The Abu Dhabi Pet Show takes place later this month and many parents will go home with their children asking for a pet of their own. Local vet Dr Katrin Jahn reveals what you need to know when buying your first furry friend.
It’s a date with destiny every parent has to face: the day when your kid asks if they can have a pet. But working out what kind of companion to get your overly keen little one isn’t as easy as you think. There are lots of things to consider, from where you live, to how much bills from the vets could cost.
The Abu Dhabi Pet Show 2013 takes place at the Du Forum on Friday, March 15 and will give kids a chance to learn more about cats, dogs and more. It’s an educational fair designed to raise awareness of animal welfare and to educate about products, food, health and training.
Entrance to the show is free and families can even bring along their own pets and enter them into competitions such as best dressed. Plenty of entertainment is also lined up, such as a petting zoo and pony rides and there’ll also be experts on hand to give advice to parents and children alike.
Owning a pet in Abu Dhabi is a big challenge that can sometimes overwhelm a family. And if you’re planning on a new furry friend, you’ll need to seriously consider your lifestyle before making the decision.
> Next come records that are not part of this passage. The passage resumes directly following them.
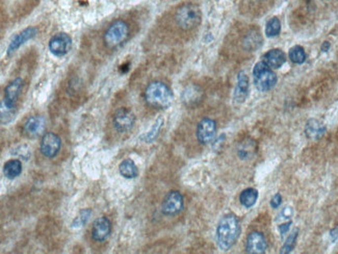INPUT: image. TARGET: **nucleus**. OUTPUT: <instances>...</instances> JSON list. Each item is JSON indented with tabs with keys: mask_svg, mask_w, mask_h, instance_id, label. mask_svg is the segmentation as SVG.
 <instances>
[{
	"mask_svg": "<svg viewBox=\"0 0 338 254\" xmlns=\"http://www.w3.org/2000/svg\"><path fill=\"white\" fill-rule=\"evenodd\" d=\"M330 237H331L332 242L334 243V242L338 239V228H333V229L330 231Z\"/></svg>",
	"mask_w": 338,
	"mask_h": 254,
	"instance_id": "nucleus-34",
	"label": "nucleus"
},
{
	"mask_svg": "<svg viewBox=\"0 0 338 254\" xmlns=\"http://www.w3.org/2000/svg\"><path fill=\"white\" fill-rule=\"evenodd\" d=\"M61 147H62V140L59 136L55 135L54 133L44 134L41 140V145H40L41 153L44 156L48 158H52L56 156L57 153L60 152Z\"/></svg>",
	"mask_w": 338,
	"mask_h": 254,
	"instance_id": "nucleus-9",
	"label": "nucleus"
},
{
	"mask_svg": "<svg viewBox=\"0 0 338 254\" xmlns=\"http://www.w3.org/2000/svg\"><path fill=\"white\" fill-rule=\"evenodd\" d=\"M291 225H292V221H288V222H286V223H284V224L280 225V226H279V231H280V233H281V234L286 233V232L289 230V227H291Z\"/></svg>",
	"mask_w": 338,
	"mask_h": 254,
	"instance_id": "nucleus-32",
	"label": "nucleus"
},
{
	"mask_svg": "<svg viewBox=\"0 0 338 254\" xmlns=\"http://www.w3.org/2000/svg\"><path fill=\"white\" fill-rule=\"evenodd\" d=\"M71 36L65 33H59L54 35L49 41V50L55 56L66 55L71 50Z\"/></svg>",
	"mask_w": 338,
	"mask_h": 254,
	"instance_id": "nucleus-8",
	"label": "nucleus"
},
{
	"mask_svg": "<svg viewBox=\"0 0 338 254\" xmlns=\"http://www.w3.org/2000/svg\"><path fill=\"white\" fill-rule=\"evenodd\" d=\"M262 36H260L258 32H254V33H251L247 36L246 40H245V44L247 45V48L248 49H255L258 48L262 44Z\"/></svg>",
	"mask_w": 338,
	"mask_h": 254,
	"instance_id": "nucleus-28",
	"label": "nucleus"
},
{
	"mask_svg": "<svg viewBox=\"0 0 338 254\" xmlns=\"http://www.w3.org/2000/svg\"><path fill=\"white\" fill-rule=\"evenodd\" d=\"M257 146L253 140H245L237 147V156L240 159H249L255 154Z\"/></svg>",
	"mask_w": 338,
	"mask_h": 254,
	"instance_id": "nucleus-19",
	"label": "nucleus"
},
{
	"mask_svg": "<svg viewBox=\"0 0 338 254\" xmlns=\"http://www.w3.org/2000/svg\"><path fill=\"white\" fill-rule=\"evenodd\" d=\"M91 214H92V211L90 209H83L81 210L78 215L76 216L75 219L73 220L72 224H71V226L73 228H80V227H83L84 225L86 224V222L89 221L90 217H91Z\"/></svg>",
	"mask_w": 338,
	"mask_h": 254,
	"instance_id": "nucleus-27",
	"label": "nucleus"
},
{
	"mask_svg": "<svg viewBox=\"0 0 338 254\" xmlns=\"http://www.w3.org/2000/svg\"><path fill=\"white\" fill-rule=\"evenodd\" d=\"M201 11L194 3H186L181 5L176 12L175 19L177 24L183 30H192L201 23Z\"/></svg>",
	"mask_w": 338,
	"mask_h": 254,
	"instance_id": "nucleus-3",
	"label": "nucleus"
},
{
	"mask_svg": "<svg viewBox=\"0 0 338 254\" xmlns=\"http://www.w3.org/2000/svg\"><path fill=\"white\" fill-rule=\"evenodd\" d=\"M258 199V192L255 189H246L239 195V201L246 209H251Z\"/></svg>",
	"mask_w": 338,
	"mask_h": 254,
	"instance_id": "nucleus-23",
	"label": "nucleus"
},
{
	"mask_svg": "<svg viewBox=\"0 0 338 254\" xmlns=\"http://www.w3.org/2000/svg\"><path fill=\"white\" fill-rule=\"evenodd\" d=\"M263 60L270 69H278L285 63V54L280 49H272L264 54Z\"/></svg>",
	"mask_w": 338,
	"mask_h": 254,
	"instance_id": "nucleus-18",
	"label": "nucleus"
},
{
	"mask_svg": "<svg viewBox=\"0 0 338 254\" xmlns=\"http://www.w3.org/2000/svg\"><path fill=\"white\" fill-rule=\"evenodd\" d=\"M326 125L317 119L308 120L305 126L306 137L310 140H320L326 134Z\"/></svg>",
	"mask_w": 338,
	"mask_h": 254,
	"instance_id": "nucleus-17",
	"label": "nucleus"
},
{
	"mask_svg": "<svg viewBox=\"0 0 338 254\" xmlns=\"http://www.w3.org/2000/svg\"><path fill=\"white\" fill-rule=\"evenodd\" d=\"M129 27L128 24L123 20L113 21L106 30L103 40L105 45L110 48H114L121 45L128 37Z\"/></svg>",
	"mask_w": 338,
	"mask_h": 254,
	"instance_id": "nucleus-5",
	"label": "nucleus"
},
{
	"mask_svg": "<svg viewBox=\"0 0 338 254\" xmlns=\"http://www.w3.org/2000/svg\"><path fill=\"white\" fill-rule=\"evenodd\" d=\"M267 245L263 233L258 231L251 232L246 242V251L252 254H262L266 251Z\"/></svg>",
	"mask_w": 338,
	"mask_h": 254,
	"instance_id": "nucleus-12",
	"label": "nucleus"
},
{
	"mask_svg": "<svg viewBox=\"0 0 338 254\" xmlns=\"http://www.w3.org/2000/svg\"><path fill=\"white\" fill-rule=\"evenodd\" d=\"M119 172L123 177L127 178V180H132L139 175V169L132 159L127 158L124 159L120 164Z\"/></svg>",
	"mask_w": 338,
	"mask_h": 254,
	"instance_id": "nucleus-20",
	"label": "nucleus"
},
{
	"mask_svg": "<svg viewBox=\"0 0 338 254\" xmlns=\"http://www.w3.org/2000/svg\"><path fill=\"white\" fill-rule=\"evenodd\" d=\"M45 128V120L41 116L28 117L23 125V131L27 137L35 138L42 135Z\"/></svg>",
	"mask_w": 338,
	"mask_h": 254,
	"instance_id": "nucleus-14",
	"label": "nucleus"
},
{
	"mask_svg": "<svg viewBox=\"0 0 338 254\" xmlns=\"http://www.w3.org/2000/svg\"><path fill=\"white\" fill-rule=\"evenodd\" d=\"M13 153H15V154H17L19 156H22L25 159H27L28 157H30V155H31L30 149H28V147L25 146V145H22L20 147H18L17 149H15V151H13Z\"/></svg>",
	"mask_w": 338,
	"mask_h": 254,
	"instance_id": "nucleus-30",
	"label": "nucleus"
},
{
	"mask_svg": "<svg viewBox=\"0 0 338 254\" xmlns=\"http://www.w3.org/2000/svg\"><path fill=\"white\" fill-rule=\"evenodd\" d=\"M37 34H38V30L36 27H27L20 34H18L11 41V43H9L7 47V51H6L7 55L13 54L19 48V47L23 45L26 41L33 39L34 36H36Z\"/></svg>",
	"mask_w": 338,
	"mask_h": 254,
	"instance_id": "nucleus-15",
	"label": "nucleus"
},
{
	"mask_svg": "<svg viewBox=\"0 0 338 254\" xmlns=\"http://www.w3.org/2000/svg\"><path fill=\"white\" fill-rule=\"evenodd\" d=\"M217 133L216 122L210 118L202 119L197 126V139L201 144H208L215 139Z\"/></svg>",
	"mask_w": 338,
	"mask_h": 254,
	"instance_id": "nucleus-11",
	"label": "nucleus"
},
{
	"mask_svg": "<svg viewBox=\"0 0 338 254\" xmlns=\"http://www.w3.org/2000/svg\"><path fill=\"white\" fill-rule=\"evenodd\" d=\"M292 214H293L292 208H288V206H287V208H284L282 210V213H281V215L283 216V218H289L292 216Z\"/></svg>",
	"mask_w": 338,
	"mask_h": 254,
	"instance_id": "nucleus-33",
	"label": "nucleus"
},
{
	"mask_svg": "<svg viewBox=\"0 0 338 254\" xmlns=\"http://www.w3.org/2000/svg\"><path fill=\"white\" fill-rule=\"evenodd\" d=\"M298 232H299L298 229H295L291 234H289V237L287 238L286 242L284 243V245L281 248V251H280V252L283 253V254H286V253H289L294 249V247L296 245L297 239H298Z\"/></svg>",
	"mask_w": 338,
	"mask_h": 254,
	"instance_id": "nucleus-29",
	"label": "nucleus"
},
{
	"mask_svg": "<svg viewBox=\"0 0 338 254\" xmlns=\"http://www.w3.org/2000/svg\"><path fill=\"white\" fill-rule=\"evenodd\" d=\"M145 99L150 106L158 109L169 108L174 99L171 89L161 81L150 82L145 90Z\"/></svg>",
	"mask_w": 338,
	"mask_h": 254,
	"instance_id": "nucleus-2",
	"label": "nucleus"
},
{
	"mask_svg": "<svg viewBox=\"0 0 338 254\" xmlns=\"http://www.w3.org/2000/svg\"><path fill=\"white\" fill-rule=\"evenodd\" d=\"M280 31H281V22H280L277 17H273L269 19L265 25V35L268 37H273L279 35Z\"/></svg>",
	"mask_w": 338,
	"mask_h": 254,
	"instance_id": "nucleus-26",
	"label": "nucleus"
},
{
	"mask_svg": "<svg viewBox=\"0 0 338 254\" xmlns=\"http://www.w3.org/2000/svg\"><path fill=\"white\" fill-rule=\"evenodd\" d=\"M240 232V226L234 215L224 216L217 227V243L221 250L227 251L234 245Z\"/></svg>",
	"mask_w": 338,
	"mask_h": 254,
	"instance_id": "nucleus-1",
	"label": "nucleus"
},
{
	"mask_svg": "<svg viewBox=\"0 0 338 254\" xmlns=\"http://www.w3.org/2000/svg\"><path fill=\"white\" fill-rule=\"evenodd\" d=\"M183 209V197L177 191H171L162 201L161 212L166 216H174Z\"/></svg>",
	"mask_w": 338,
	"mask_h": 254,
	"instance_id": "nucleus-10",
	"label": "nucleus"
},
{
	"mask_svg": "<svg viewBox=\"0 0 338 254\" xmlns=\"http://www.w3.org/2000/svg\"><path fill=\"white\" fill-rule=\"evenodd\" d=\"M253 76L255 86L260 92H267L277 83L276 74L264 62H259L254 66Z\"/></svg>",
	"mask_w": 338,
	"mask_h": 254,
	"instance_id": "nucleus-4",
	"label": "nucleus"
},
{
	"mask_svg": "<svg viewBox=\"0 0 338 254\" xmlns=\"http://www.w3.org/2000/svg\"><path fill=\"white\" fill-rule=\"evenodd\" d=\"M249 95V78L245 72H239L237 76V83L234 90L233 98L236 103H243Z\"/></svg>",
	"mask_w": 338,
	"mask_h": 254,
	"instance_id": "nucleus-16",
	"label": "nucleus"
},
{
	"mask_svg": "<svg viewBox=\"0 0 338 254\" xmlns=\"http://www.w3.org/2000/svg\"><path fill=\"white\" fill-rule=\"evenodd\" d=\"M23 86L21 78H15L9 82L4 90V97L1 101V111L5 110V116H12V110L15 108V103L20 95Z\"/></svg>",
	"mask_w": 338,
	"mask_h": 254,
	"instance_id": "nucleus-6",
	"label": "nucleus"
},
{
	"mask_svg": "<svg viewBox=\"0 0 338 254\" xmlns=\"http://www.w3.org/2000/svg\"><path fill=\"white\" fill-rule=\"evenodd\" d=\"M330 47H331V44L329 43V42H324L323 43V45H322V47H321V49H322V51L323 52H327L328 50H329L330 49Z\"/></svg>",
	"mask_w": 338,
	"mask_h": 254,
	"instance_id": "nucleus-35",
	"label": "nucleus"
},
{
	"mask_svg": "<svg viewBox=\"0 0 338 254\" xmlns=\"http://www.w3.org/2000/svg\"><path fill=\"white\" fill-rule=\"evenodd\" d=\"M288 55L291 61L298 65L303 64L306 61V52L302 46H299V45L294 46L293 48H291V50H289Z\"/></svg>",
	"mask_w": 338,
	"mask_h": 254,
	"instance_id": "nucleus-25",
	"label": "nucleus"
},
{
	"mask_svg": "<svg viewBox=\"0 0 338 254\" xmlns=\"http://www.w3.org/2000/svg\"><path fill=\"white\" fill-rule=\"evenodd\" d=\"M162 125H163V120L162 118L159 117L155 122H154V124L152 125V127L150 128L148 133H146L143 137H141V140L144 141L145 143H152L153 141L158 137V134Z\"/></svg>",
	"mask_w": 338,
	"mask_h": 254,
	"instance_id": "nucleus-24",
	"label": "nucleus"
},
{
	"mask_svg": "<svg viewBox=\"0 0 338 254\" xmlns=\"http://www.w3.org/2000/svg\"><path fill=\"white\" fill-rule=\"evenodd\" d=\"M22 172V164L19 159H9L3 167L4 176L8 180H14Z\"/></svg>",
	"mask_w": 338,
	"mask_h": 254,
	"instance_id": "nucleus-21",
	"label": "nucleus"
},
{
	"mask_svg": "<svg viewBox=\"0 0 338 254\" xmlns=\"http://www.w3.org/2000/svg\"><path fill=\"white\" fill-rule=\"evenodd\" d=\"M111 231H112L111 221L106 217H99L93 223L92 238L97 242H102L110 237Z\"/></svg>",
	"mask_w": 338,
	"mask_h": 254,
	"instance_id": "nucleus-13",
	"label": "nucleus"
},
{
	"mask_svg": "<svg viewBox=\"0 0 338 254\" xmlns=\"http://www.w3.org/2000/svg\"><path fill=\"white\" fill-rule=\"evenodd\" d=\"M183 102L188 106H192L198 103L202 98V91L196 86L188 87L183 92Z\"/></svg>",
	"mask_w": 338,
	"mask_h": 254,
	"instance_id": "nucleus-22",
	"label": "nucleus"
},
{
	"mask_svg": "<svg viewBox=\"0 0 338 254\" xmlns=\"http://www.w3.org/2000/svg\"><path fill=\"white\" fill-rule=\"evenodd\" d=\"M135 123V116L131 109L121 108L114 111L113 125L119 133H127L131 130Z\"/></svg>",
	"mask_w": 338,
	"mask_h": 254,
	"instance_id": "nucleus-7",
	"label": "nucleus"
},
{
	"mask_svg": "<svg viewBox=\"0 0 338 254\" xmlns=\"http://www.w3.org/2000/svg\"><path fill=\"white\" fill-rule=\"evenodd\" d=\"M281 202H282V197L279 193H277L273 197L272 200H270V206H272L273 209H277V208H279L280 204H281Z\"/></svg>",
	"mask_w": 338,
	"mask_h": 254,
	"instance_id": "nucleus-31",
	"label": "nucleus"
}]
</instances>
Otherwise your new pet could end up with the city’s other stray cats and dogs.
‘Parents need to judge their children and make sure they’re ready for the responsibility,’ says Dr Katrin Jahn of the German Veterinary Clinic in Khalifa City A. ‘We’ve seen cases where the child basically treats a pet like it’s a toy.’
Making sure a pet isn’t going to have your nipper sneezing all day is also key. ‘We encounter problems where people haven’t checked out if their child is allergic to animals. We often get pets returned because their child is having coughing fits or has come out in a rash.’
The type of pet you choose is also key. ‘If you’re thinking of getting a dog, consider the country you’re living in and also, is it the right kind of dog for your child?’ says Katrin. ‘If you’ve got a small child you don’t want a boisterous young Labrador that’s going to knock into them all the time. Similarly, if you’ve got teenagers and you want to give them more responsibilty, make sure it’s a dog they can do activities with. Get them teaching and training the dog. Choose the right breed. Don’t get a great big German Shepherd if you’ve not got the right environment to keep it in.’
The high-rise apartments many of us call home in Abu Dhabi should also be considered. ‘If you live 20 floors up, you’ll need to train your pets so you’re not going downstairs every time they need the toilet,’ adds Katrin. You also need to make sure your contract says you can keep an animal. ‘That’s a big thing,’ she says. ‘Clear that up with the landlord before you move in as some places have a lot of restrictions about animals. And if you’re keeping a pet mainly in your apartment, make sure it’s got lots of toys to keep it active and stimulated.’
The sweltering summer heat in the UAE is also a factor. ‘Make sure you have air-conditioned shelter for your pets in the summer,’ she adds. ‘We have a lot of people who aren’t comfortable leaving pets in all the time and so they’re outdoors a lot in the summer which is really dangerous.’
That summer burn also sees lots of families leave the city for months every year, which again causes problems for your cat or dog. ‘If you’re going away, you need to make sure someone can take care of your pets,’ she adds. ‘Lots of animals get abandoned in this country. And if you need to leave the country quickly, you’ll have to consider what you’ll need to do to take your pet with you. Taking a pet back home with you can be expensive and complicated. For example, some countries will want blood tests from your cat or dog before they’re allowed in. Make sure you do some research on the costs of taking animals back home with you.’
Re-homing your pet in Abu Dhabi isn’t a good option either, says Katrin. ‘There are so many animals needing re-homing here there’s no guarantee you’ll find a home for your one.’
Katrin also recommends getting a pet that needs a new home as opposed to going to a pet shop. ‘A lot of the cats and dogs imported are too young, even though there are regulations in place,’ she says. ‘We sometimes find the animals’ passports have been faked and they’re selling pets that have been weened from their parents far to early.’
Pets at foster homes and charities are better options, she says. ‘You might not get the exact breed you want but it’ll have been health checked, vaccinated, neutered and you’ll get an idea of how good natured the animal is.’
Pets also don’t come cheap. ‘People have to be really aware of the price of things like food and at the beginning there are quite a few initial costs in terms of vaccinations, neutering, de-worming, micro chipping,’ adds Katrin. ‘It gets easier after six months, when it’s mainly vaccinations and keeping up with the worming control. But the real problems arise when there are unexpected medical invoices. You could be faced with a Dhs5,000 bill. We always recommend you have a savings fund you can dip into in cases like this.’
Making sure your kids stay interested in their pet is also key to having a happy cat or dog. ‘There are so many activities you can do with a dog. You can train them or teach them to do flyball, so they can become almost a sports partner. Children need to be made aware of the responsibility of owning a pet. They can be an educational tool and pets become great mates for kids.’